======== DATASET RECORDS

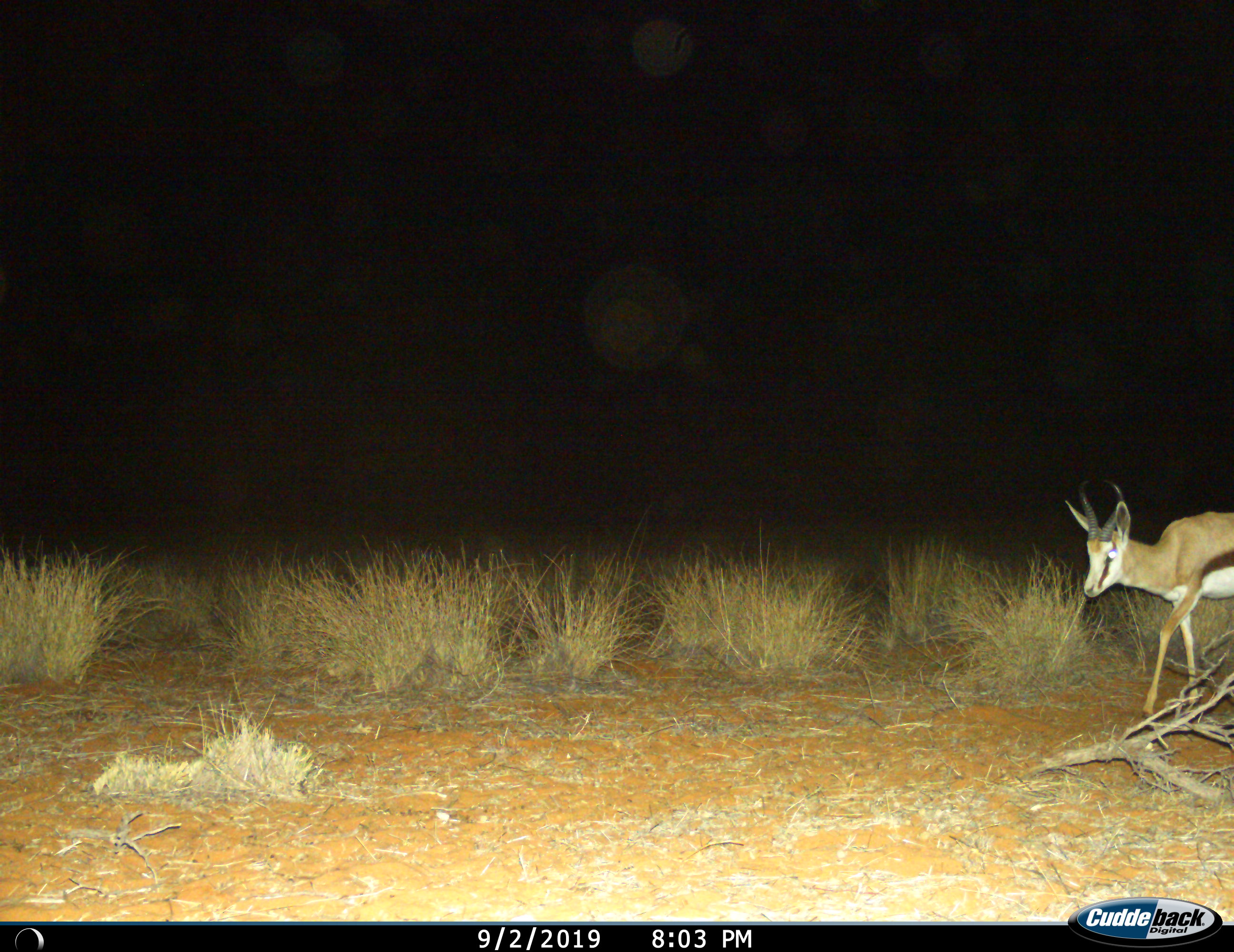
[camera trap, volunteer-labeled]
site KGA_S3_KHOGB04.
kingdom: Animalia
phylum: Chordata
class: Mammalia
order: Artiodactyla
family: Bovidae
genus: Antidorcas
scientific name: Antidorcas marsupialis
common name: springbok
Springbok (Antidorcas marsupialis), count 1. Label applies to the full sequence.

================
======== DATASET RECORDS

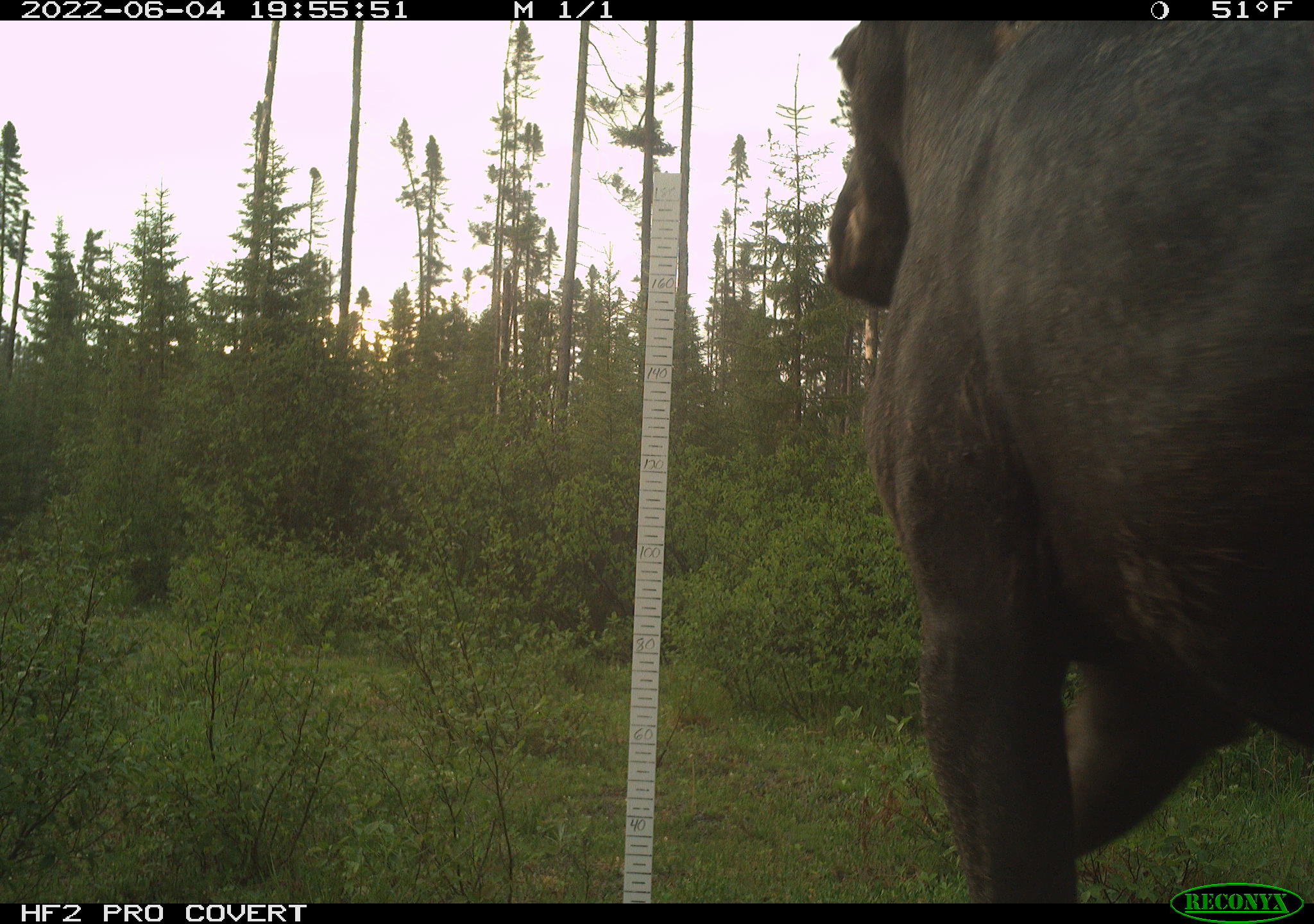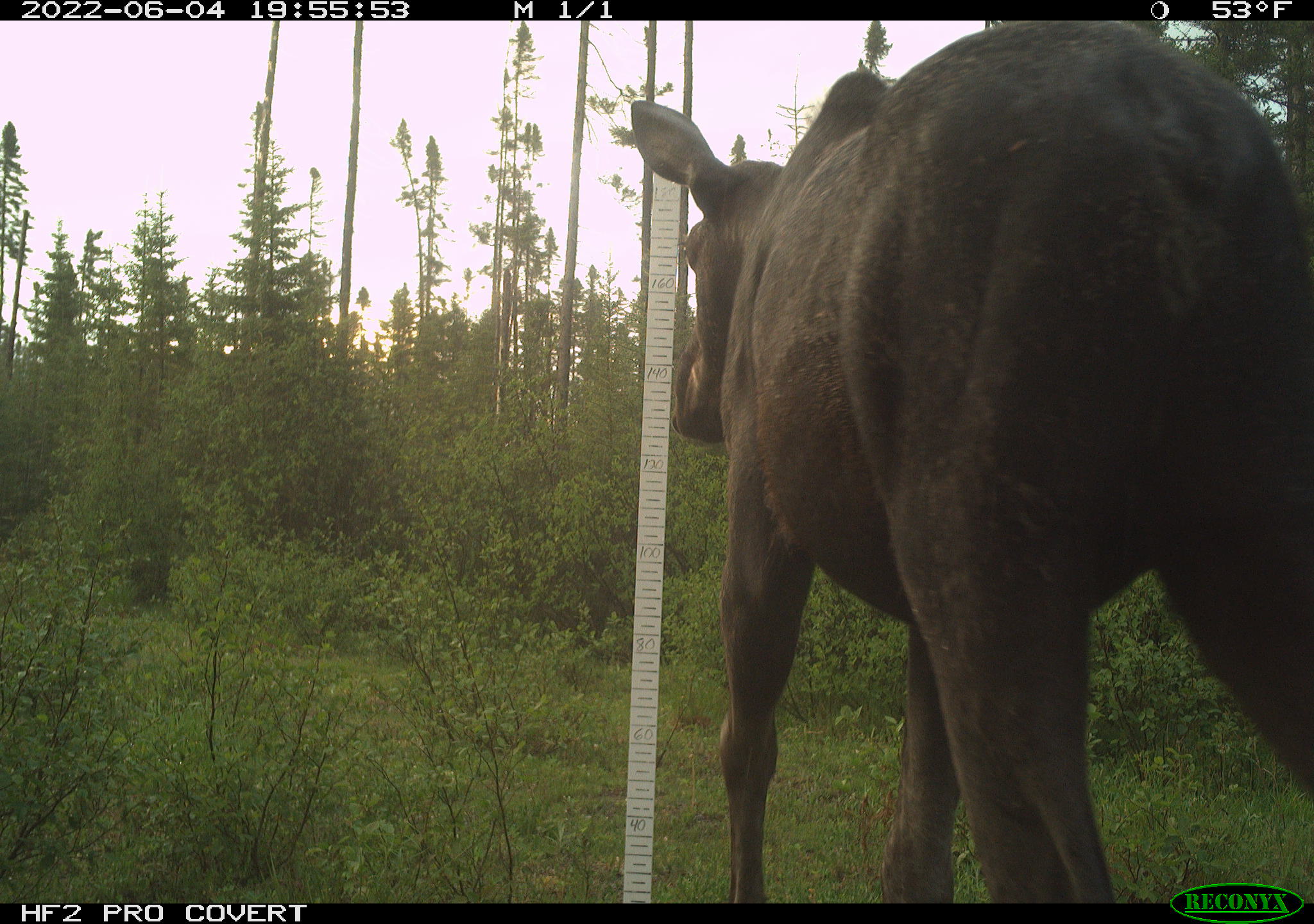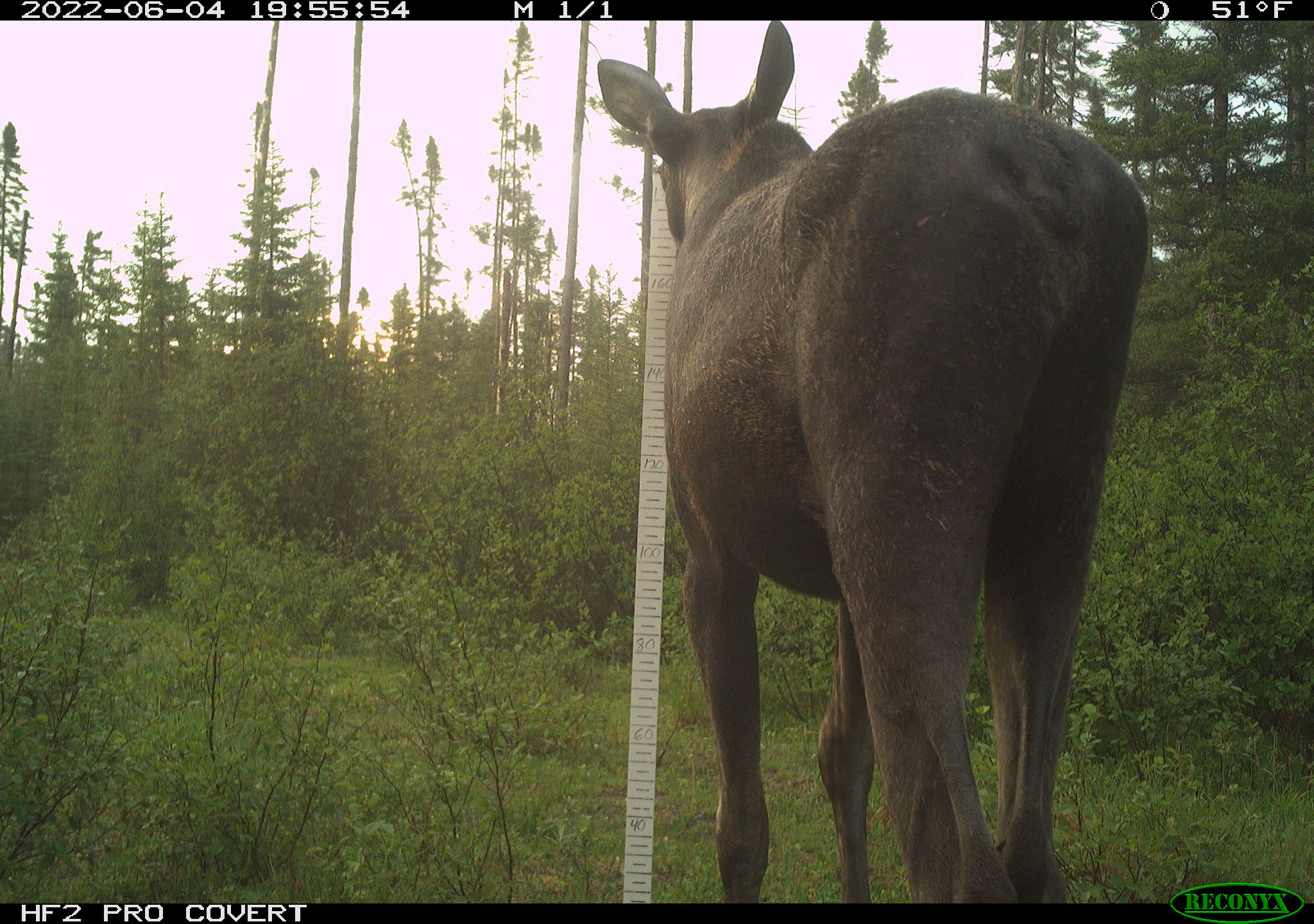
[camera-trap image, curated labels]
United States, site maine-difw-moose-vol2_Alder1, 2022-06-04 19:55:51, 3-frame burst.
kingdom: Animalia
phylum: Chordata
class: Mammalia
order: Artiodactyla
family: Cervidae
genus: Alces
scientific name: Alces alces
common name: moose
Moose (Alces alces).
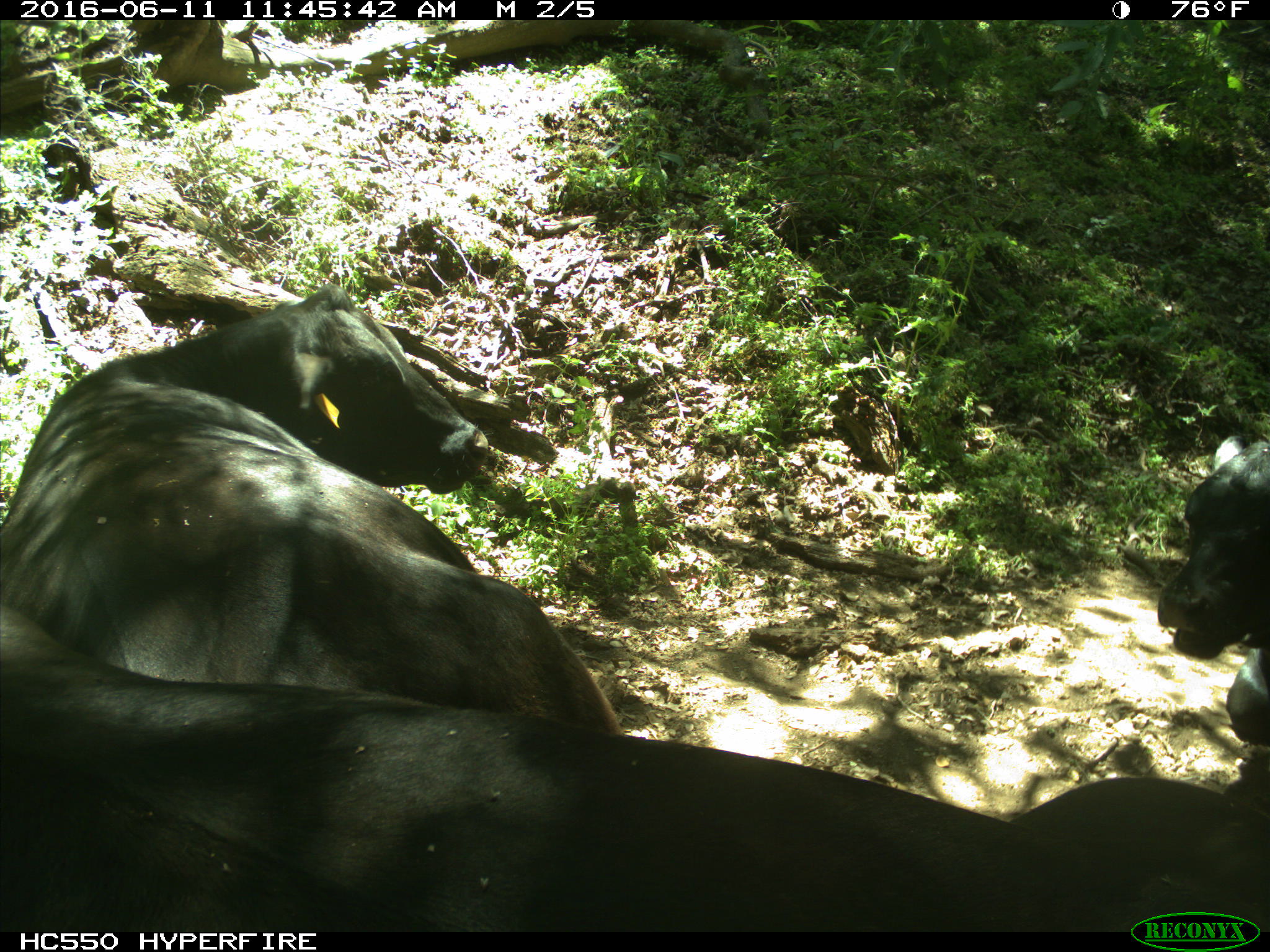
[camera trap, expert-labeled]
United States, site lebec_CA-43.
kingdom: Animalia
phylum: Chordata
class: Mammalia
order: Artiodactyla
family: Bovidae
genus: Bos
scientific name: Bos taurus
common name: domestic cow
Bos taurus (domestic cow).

================

WORK TASK: Above are the records. Copy every line in them holding "scientific".

RESPONSE TO THIS EXERCISE:
scientific name: Antidorcas marsupialis
scientific name: Alces alces
scientific name: Bos taurus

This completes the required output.